Source: GitHub Commit c90493c
The second part of the patch adds a new hook class FormDefinitionDataHandlerHook that denies direct DataHandler writes unless the guard has granted a matching invocation:
+namespace TYPO3\CMS\Form\Hooks;
+
+use Symfony\Component\DependencyInjection\Attribute\Autoconfigure;
+use TYPO3\CMS\Core\DataHandling\DataHandler;
+use TYPO3\CMS\Core\SysLog\Action\Database as SystemLogDatabaseAction;
+use TYPO3\CMS\Core\SysLog\Error as SystemLogErrorClassification;
+use TYPO3\CMS\Core\Utility\MathUtility;
+use TYPO3\CMS\Form\Storage\Security\FormDefinitionPersistenceCommand;
+use TYPO3\CMS\Form\Storage\Security\FormDefinitionPersistenceGuard;
+
+/**
+ * Denies direct DataHandler write access to the form_definition table unless
+ * FormDefinitionPersistenceGuard has granted a matching invocation.
+ */
Source: GitHub Commit c90493c
Detection Methods for CVE-2026-49741
Indicators of Compromise
- Unexpected tce_db requests targeting the form_definition table from backend user sessions that do not normally use the Form Editor.
- New or modified rows in form_definition whose persistence_identifier or YAML payload contains references to finishers, validators, or database lookups not used by your forms.
- Backend user accounts with non-administrative roles holding write permissions on the form_definition table.
Detection Strategies
- Review TYPO3 system log (sys_log) entries for DataHandler actions on the tablename = form_definition with action = 1 (create) or action = 2 (update) outside of Form Editor workflows.
- Audit be_groups and be_users for any group granting table modify rights to form_definition and remove them where not strictly required.
- Diff stored form definitions against version-controlled originals to identify injected finishers or YAML directives.
Monitoring Recommendations
- Enable verbose backend audit logging and forward TYPO3 sys_log entries to a centralized SIEM for correlation.
- Alert on database errors from the TYPO3 connection user that resemble SQL syntax errors, which can indicate injection attempts via form finishers.
- Monitor for outbound HTTP requests originating from the TYPO3 PHP-FPM workers to non-approved destinations following form submissions.
How to Mitigate CVE-2026-49741
Immediate Actions Required
- Upgrade TYPO3 CMS to a fixed release of the 14.x branch as published in TYPO3-CORE-SA-2026-017.
- Restrict backend group permissions so that only trusted administrator roles can modify the form_definition table.
- Audit existing form definitions for unauthorized changes and restore from known-good backups where tampering is suspected.
Patch Information
The fix is delivered in TYPO3 commit c90493c13b633f328cf2c066182c90a1655ff0fc.

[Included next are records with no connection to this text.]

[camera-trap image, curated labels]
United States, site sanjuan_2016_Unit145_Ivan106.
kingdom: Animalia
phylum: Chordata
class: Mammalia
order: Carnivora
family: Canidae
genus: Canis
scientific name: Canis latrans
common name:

It introduces FormDefinitionPersistenceGuard and FormDefinitionPersistenceCommand, plus the FormDefinitionDataHandlerHook that denies direct DataHandler write access to the form_definition table unless the guard has granted a matching invocation. See TYPO3 Security Advisory 2026-017 and the GitHub Commit Fix for details.
Workarounds
- Remove table modify access to form_definition from all non-administrator backend user groups until the patch can be applied.
- Disable the form system extension on installations that do not require the Form Framework.
- Place the TYPO3 backend behind IP allow-listing or VPN to reduce exposure of authenticated attack surface.
# Update TYPO3 to a patched 14.x release using Composer
composer require typo3/cms-form:"^14.3.4" --update-with-all-dependencies
vendor/bin/typo3 cache:flush
vendor/bin/typo3 database:updateschema
Disclaimer: This content was generated using AI. While we strive for accuracy, please verify critical information with official sources.